### Extracted records
==*==

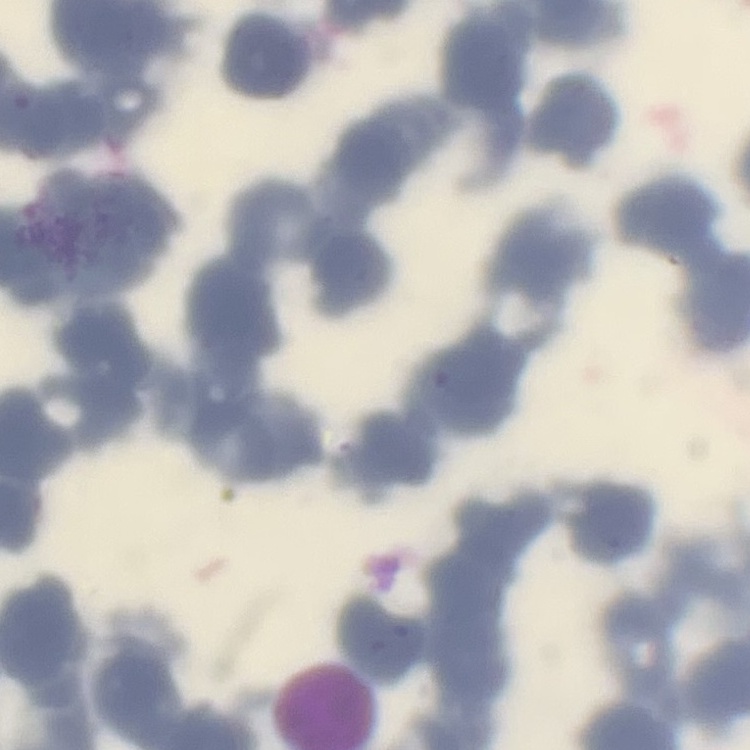

Summary:
  - Erythrocyte morphology: rouleaux formation
  - Preparation: thin peripheral smear
  - Image type: one tile cut from a larger photomicrograph
  - Stain: Field's or Giemsa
Assess this cell for malaria.
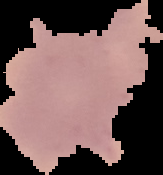

It is uninfected.

Image is 163×175 pixels. Segmented cell region on a black background. From a thin blood film.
Give the position of every Plasmodium parasite visible.
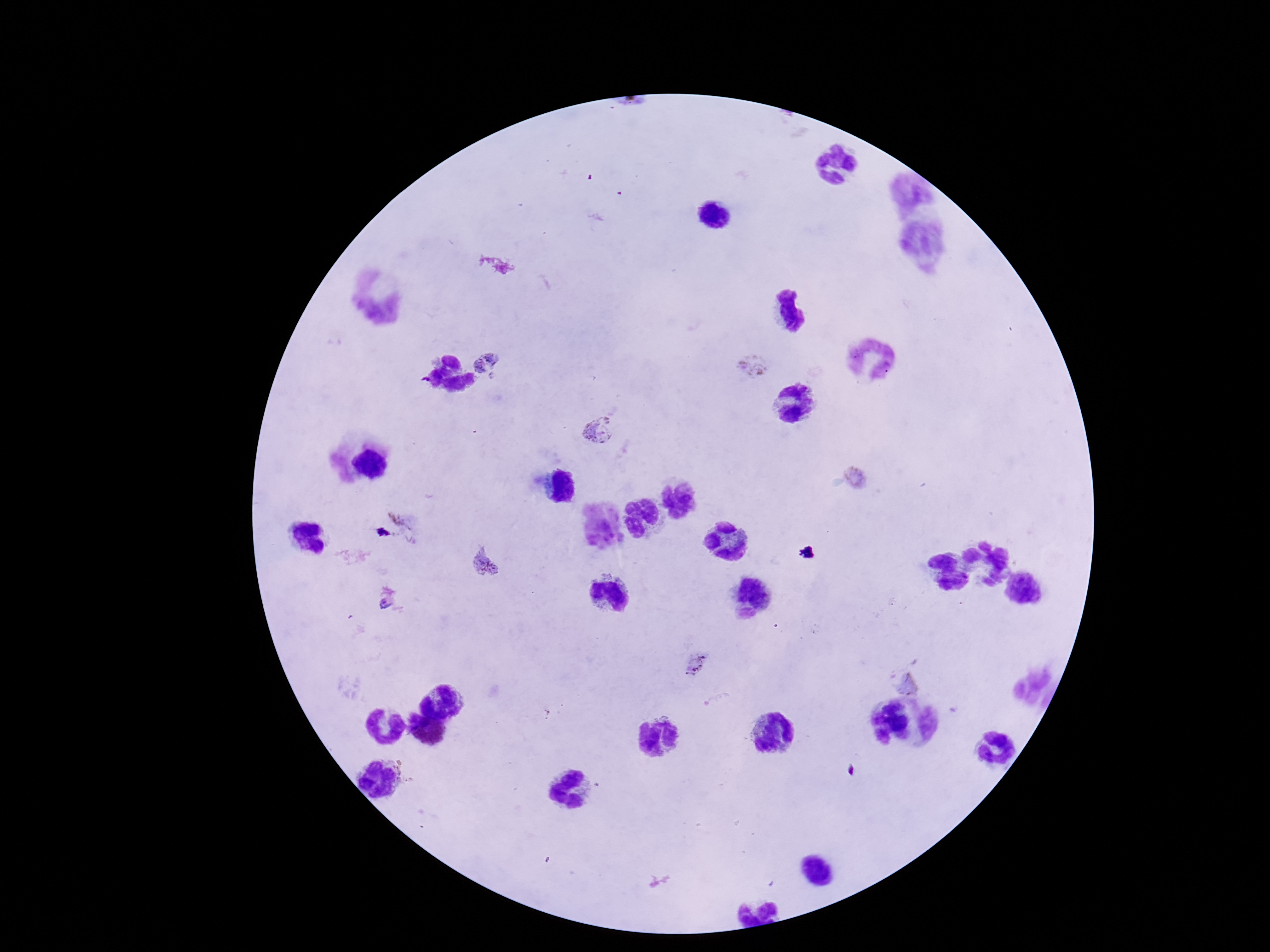
Approximate centers as [x, y] in pixels.
Plasmodium parasites: [489, 363], [753, 367], [602, 428], [856, 479], [414, 525], [484, 562], [384, 605], [699, 665], [908, 681].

==*==

### Action item
The reply should hold only the lines running from the top of the records to the line containing "Image is 163×175", both included, copied exactly with no pictures.

### Answer box
Summary:
  - Erythrocyte morphology: rouleaux formation
  - Preparation: thin peripheral smear
  - Image type: one tile cut from a larger photomicrograph
  - Stain: Field's or Giemsa
Assess this cell for malaria.

It is uninfected.

Image is 163×175 pixels. Segmented cell region on a black background. From a thin blood film.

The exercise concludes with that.